The monument was dedicated to the 2,416 soldiers of Cumberland County that fought in the Civil War.
Following the massacre of nine African Americans in a church in Charleston, South Carolina on June 17, 2015 by white supremacist Dylann Roof, Americans, especially southerners, have reflected on and argued over the historical legacy of slavery, the Civil War, the Confederacy, and white supremacy. Monuments have been a particular focus of these debates and controversies, especially after the death of a counter-protester, Heather Heyer, at a white supremacist rally in Charlottesville, Virginia in August 2017 and after President Donald Trump expressed his opposition to the removal of Confederate memorials. Despite laws in many southern states intended to prevent or impede the removal or relocation of historical monuments, protesters and local community leaders have removed or relocated controversial monuments associated with slavery, the Confederacy, and white supremacy. The pace of the removal of controversial monuments accelerated sharply in 2020, following the death of George Floyd at the hands of police in Minneapolis, Minnesota. Against the backdrop of protests against police brutality and white supremacy across the nation, local authorities in many communities in North Carolina removed and/or relocated monuments that were the focus of civil unrest.
There has been some controversy over the orientation of the monument. In its original position in St. James Square, the monument faced south. UDC members suggested that this represents a soldier returning home from the war to rebuild the South. However, some think that the southward orientation gives the impression that the soldier is fleeing from the Yankees. Others think that the direction south was chosen because General Sherman entered Fayetteville from that direction, so the statue is facing him head on. When the statue was relocated in 2002, it was turned to face north, since a park was directly north of the statue.

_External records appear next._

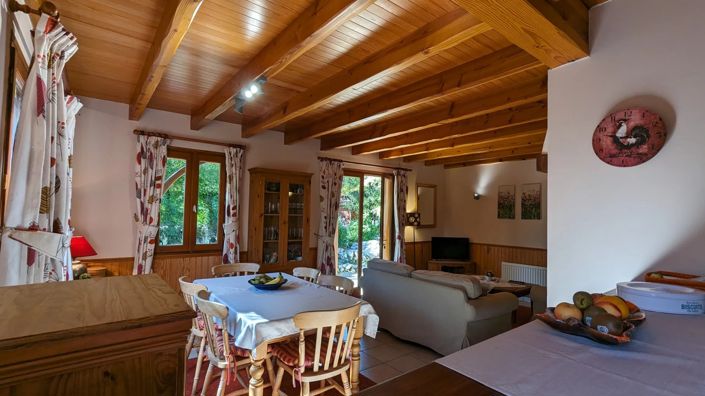 Image No.6-3 Bed Chalet for sale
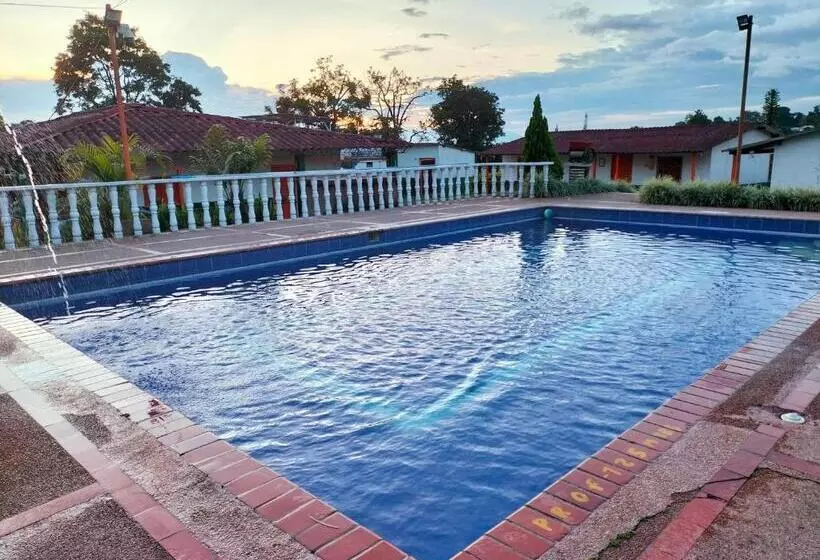 ホテル Finca Turística La Bahía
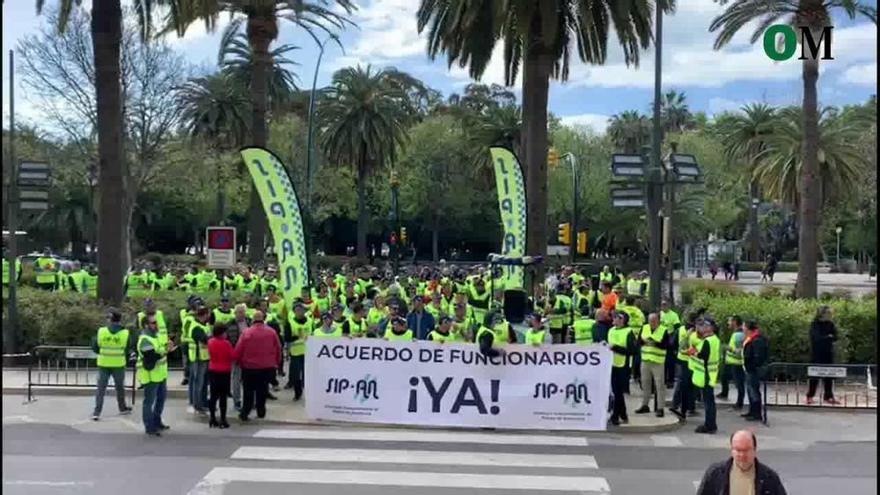 Protesta de la Policía Local ante el Ayuntamiento de Málaga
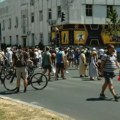 Policija čuva raskrsnicu kod Poljoprivrednog fakulteta, Zemunci se kreću i na različite tačke postavljaju barikade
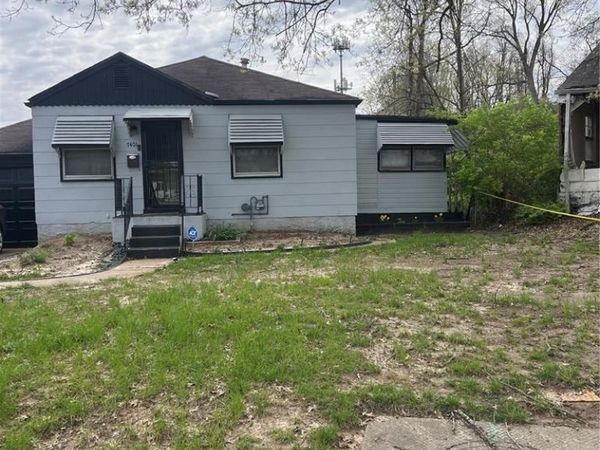 7401 Pleaseway Drive, St Louis, MO 63136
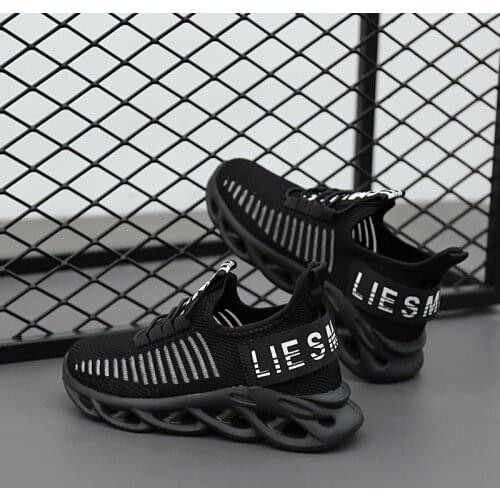 Kids Sport Shoes For Boys Running Sneakers Casual Sneaker Breathable Childrens Fashion Shoes 2021 Autumn Platform Light Shoes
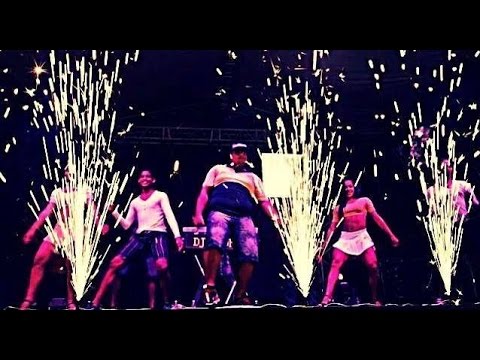 DJ GIL BALA E O ANDRE / SENTADINHA by dj talco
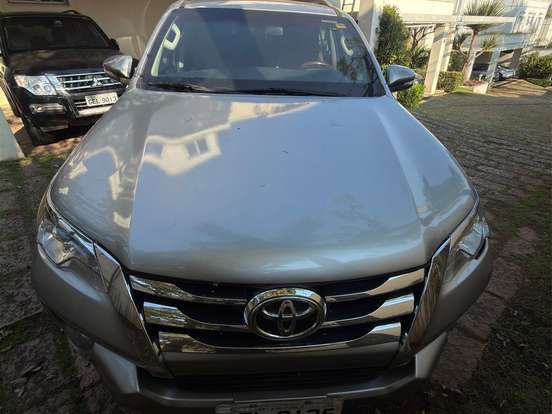 TOYOTA-HILUX SW4-2.7 SR 7 LUGARES 4X2 16V FLEX 4P AUTOMÁTICO TOYOTA-HILUX SW4-2017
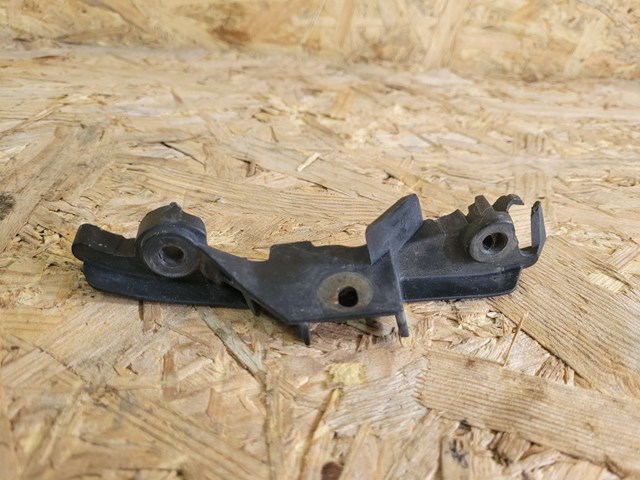 51117385350 Направляющая переднего бампера правая купить Винница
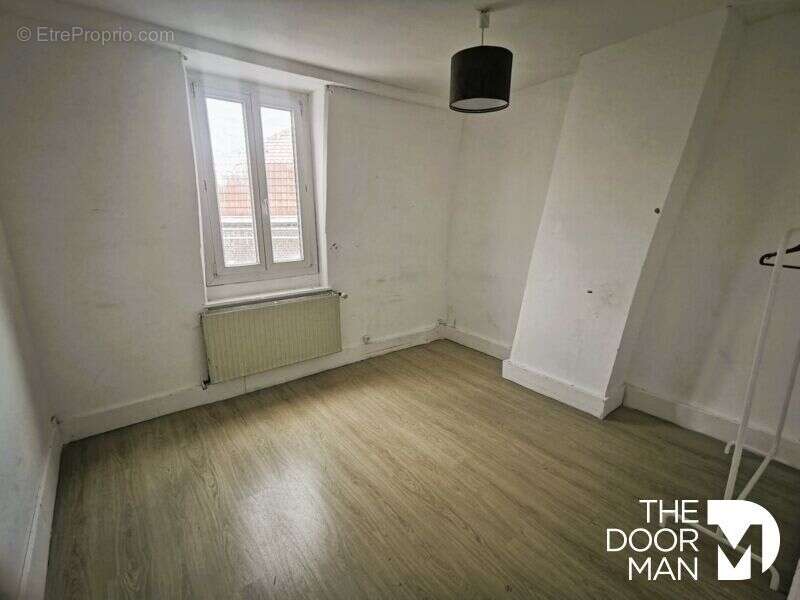 Maison à LA MADELEINE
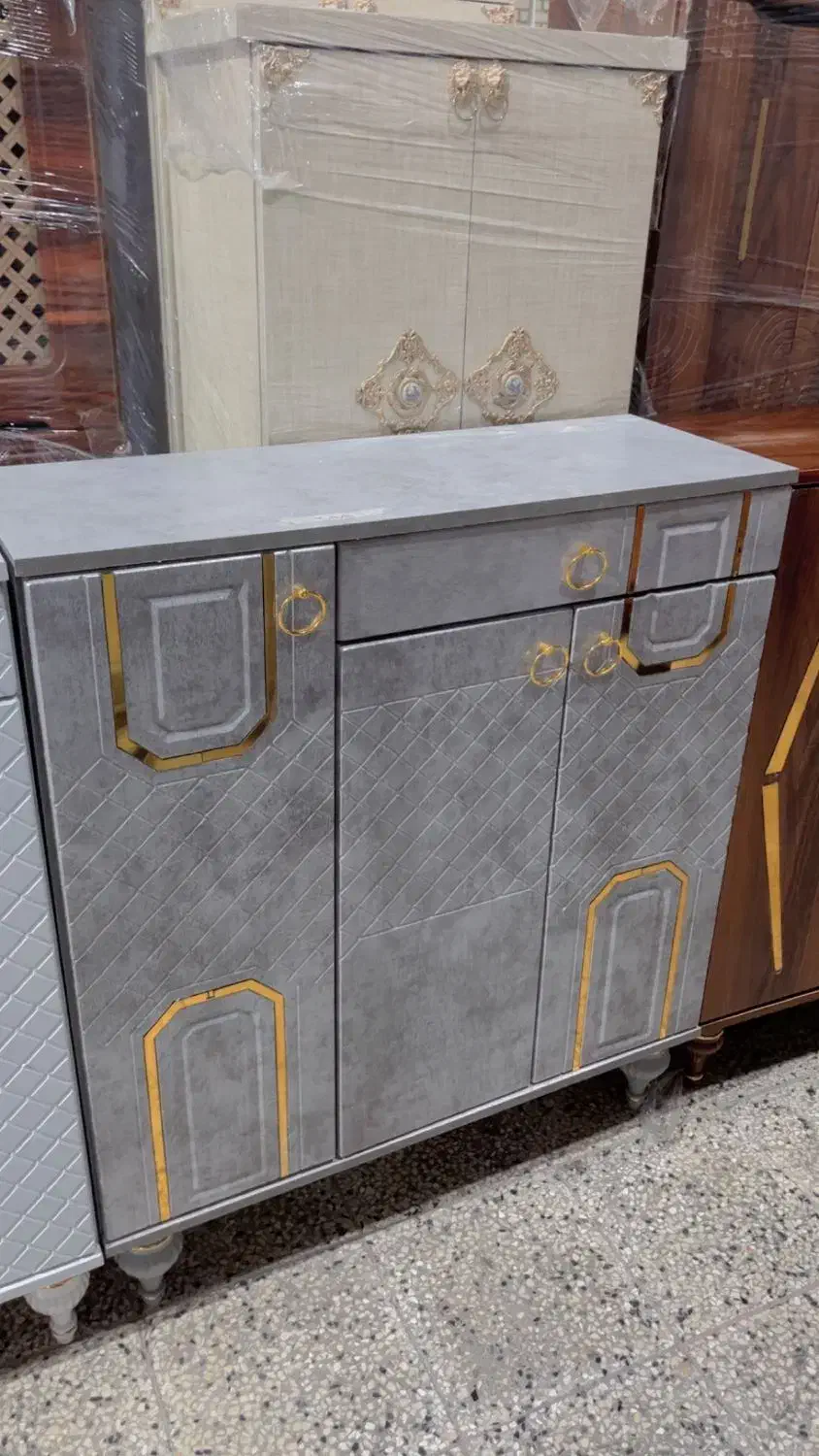 جاکفشی سادات|جاکفشی، کمد، دراور|بهبهان, |دیوار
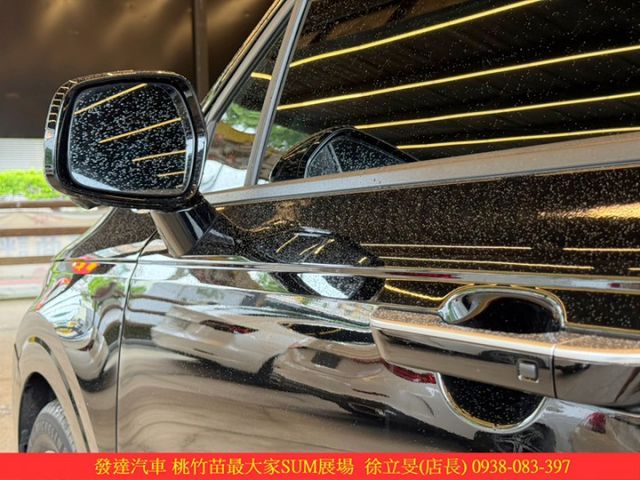 KIA CARNIVAL 柴油 2022年 2.2 黑 8800  第3張相片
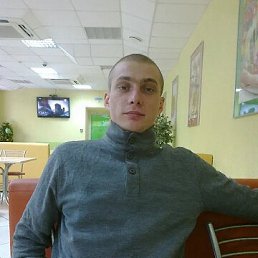 Aleksei, 33, 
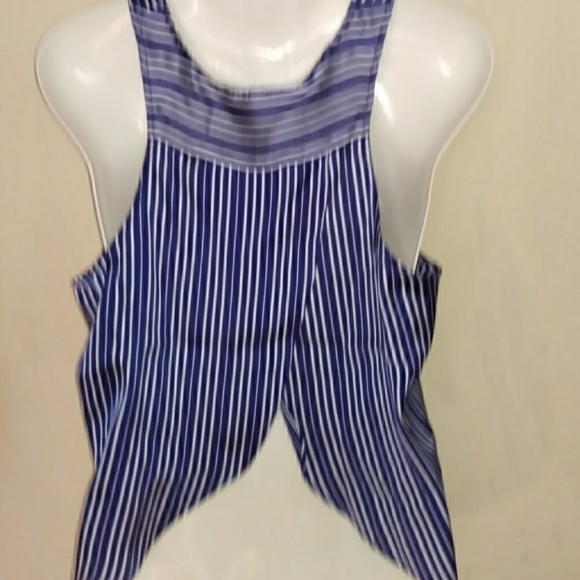 Satin open back Striped button up tank - Picture 3 of 7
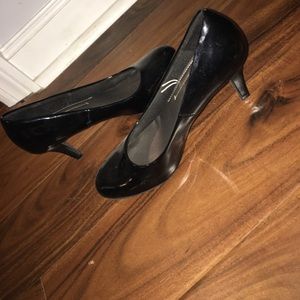 Comfort Plus Black Shiny Heels!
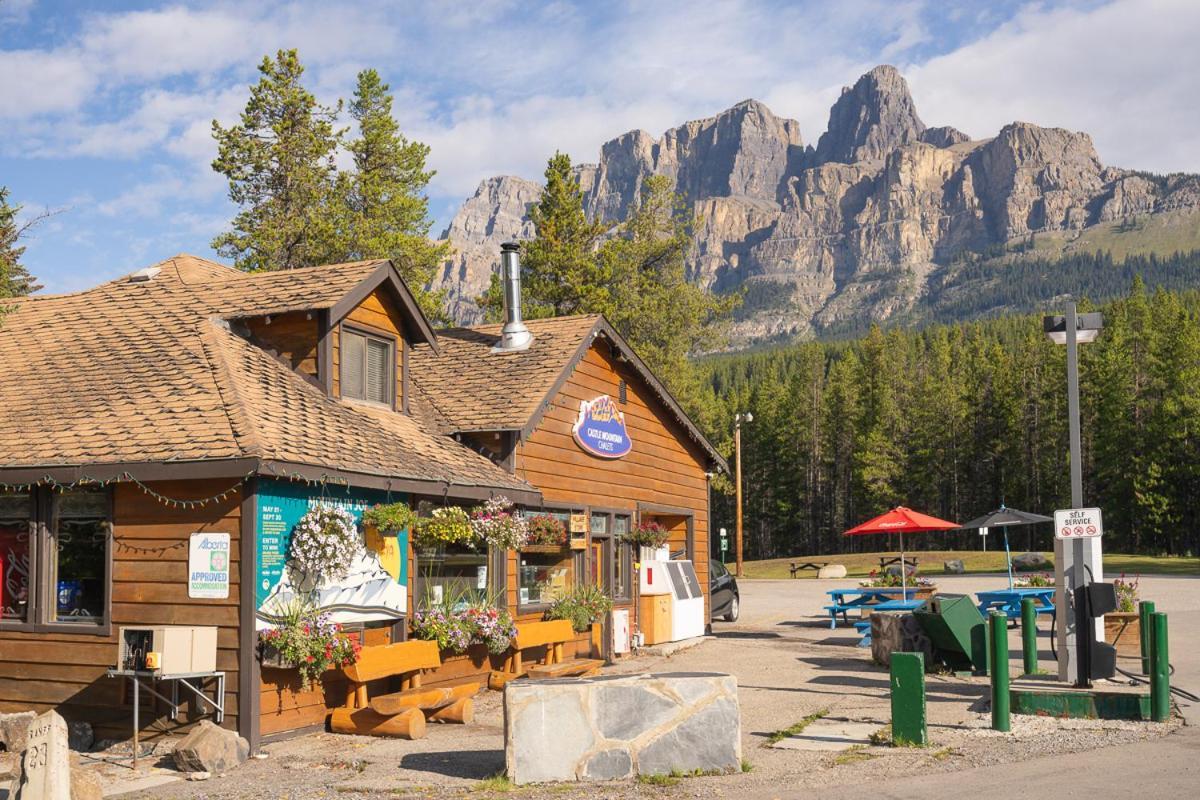 Castle Mountain Chalets Eksteriør bilde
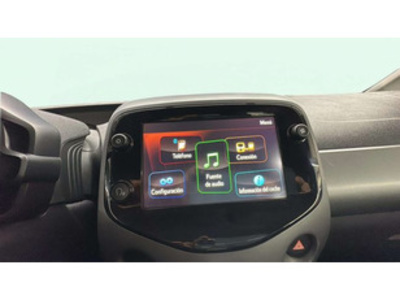 Toyota Aygo 1.0 70 x-play 53 kW (72 CV) Toyota Aygo 1.0 70 x-play 53 kW (72 CV)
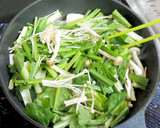 調理師さんの小松菜と豚肉のゴマ味噌炒め作り方4写真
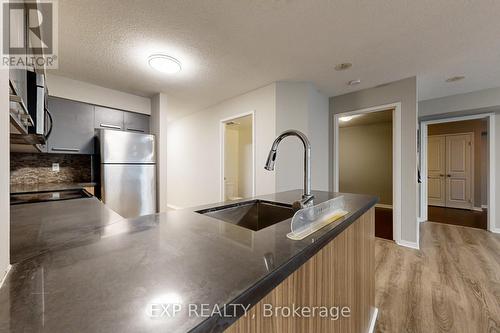 1401 - 11 St. Joseph Street, Toronto (Bay Street Corridor), ON - Indoor Photo Showing Kitchen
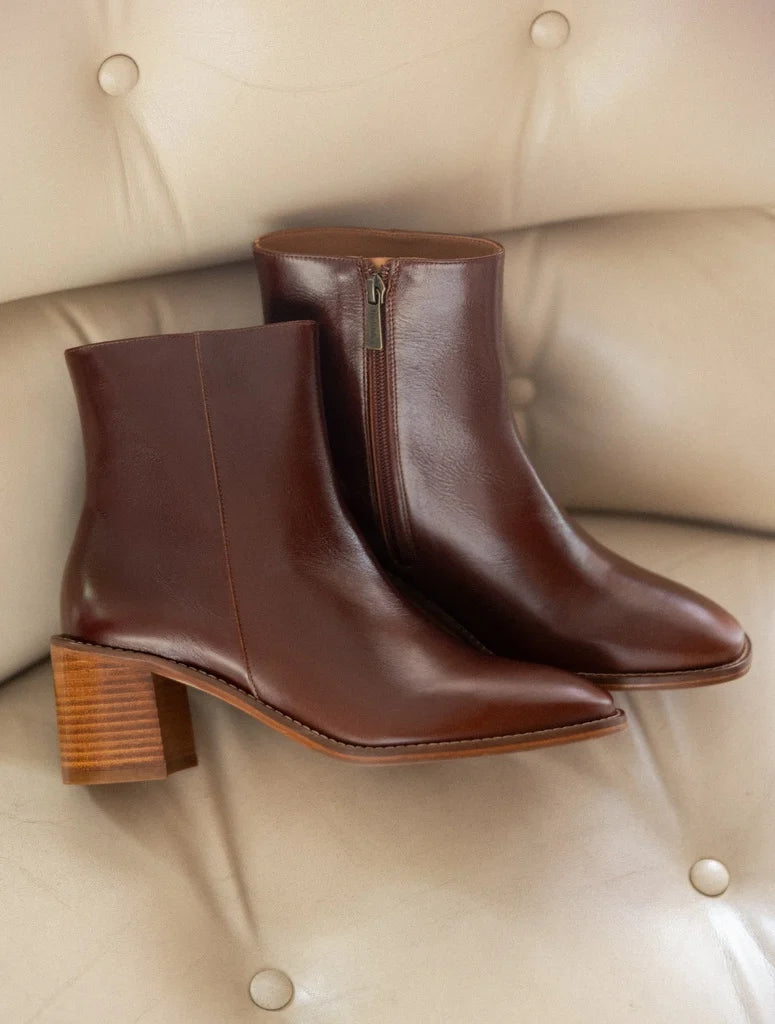 Visuel de profil des bottines à talon mi-hauteur en cuir patiné marron Turkish Coffee BOBBIES FEMME Sienna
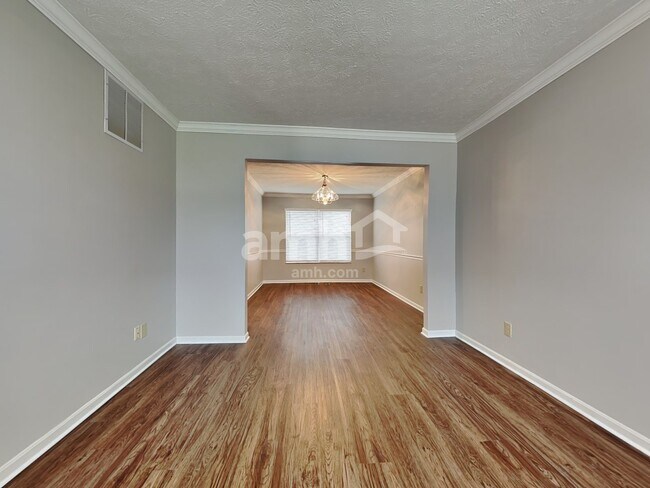 Building Photo - 150 Wood Creek Ct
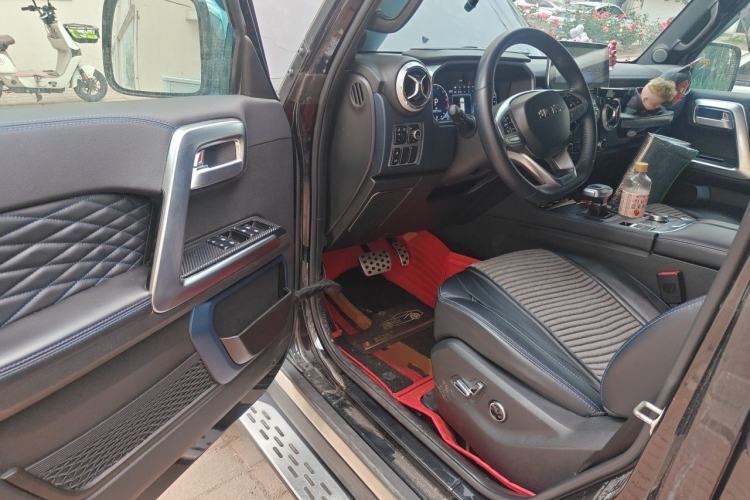 Used BAIC Off-Road BJ40 2020 2.0T Automatic Four-Wheel Drive Urban Hunter Edition Chivalrous Type Driver Seat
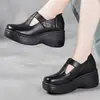 Nuevos zapatos de cuña de suela gruesa de primavera para mujer, versátiles, cómodos, casuales, zapatos de cuero de puntera ancha, cuero suave, punta redonda, zapatos de tacón alto para mamá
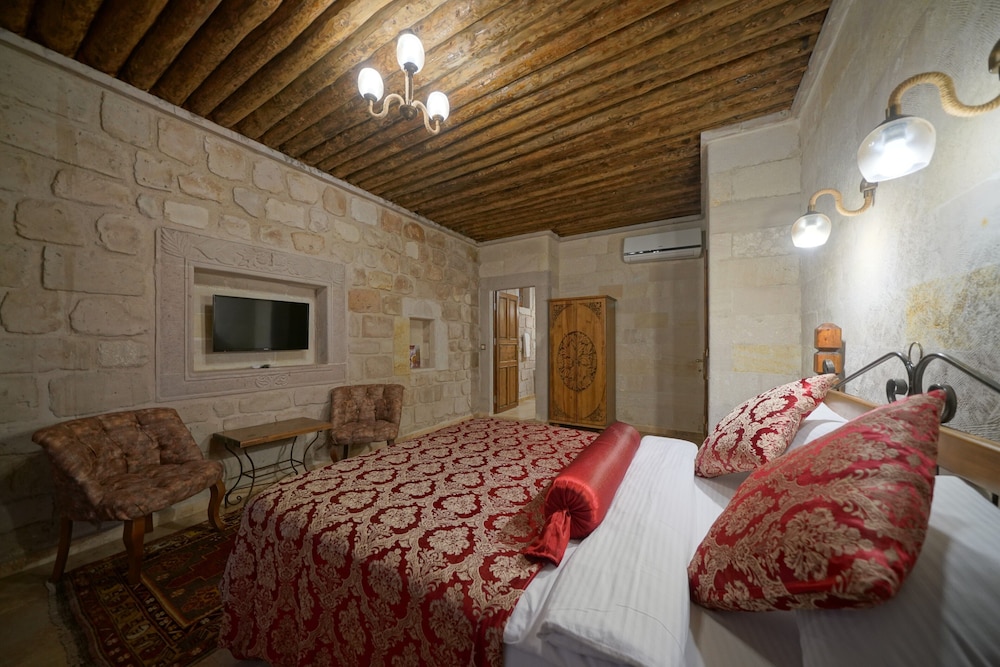 Deluxe Double Room, 1 Queen Bed - Photo 11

On June 27, 2020, the memorial was removed by private owners. A statement released by the city said: “The privately owned 1902 Confederate monument of Fayetteville was relocated today by its owners and placed into storage. This action was not directed or paid for by the city.″
On June 27, 2020, the monument was removed by private owners -- the Sons of Confederate Veterans and Daughters of the Confederacy -- from its location in the triangle formed between the intersection of East and West Dobbin Avenue, Morganton Street, and Fort Bragg Road, facing northeast. It was taken to an undisclosed location.
The monument stood in a grassy area, surrounded by trees.
The monument was originally located in the center of St. James Square, at the present day intersection of Grove, Green, Rowan, and Ramsey Streets. This was the site of an old courthouse before the monument was built.
The statue was moved to the northeast side of the square in 1951 when the surrounding roads were realigned.
In May 2002, it was moved to a new location because the United Daughters of the Confederacy chapter felt that the intersection in St. James' Square had become too commercialized and had lost much of its beauty. It stood in the triangle formed between the intersection of East and West Dobbin Avenue, Morganton Street, and Fort Bragg Road, facing northeast.
The monument was the location for at least two Confederate Memorial Day celebrations. The statue was moved in 1951, and was restored and rededicated on May 10, 1992, ninety years after the original dedication, at which time the small inscribed stones surrounding the monument were added. In May 2002, it was moved to its current location and again rededicated on May 10, 2002.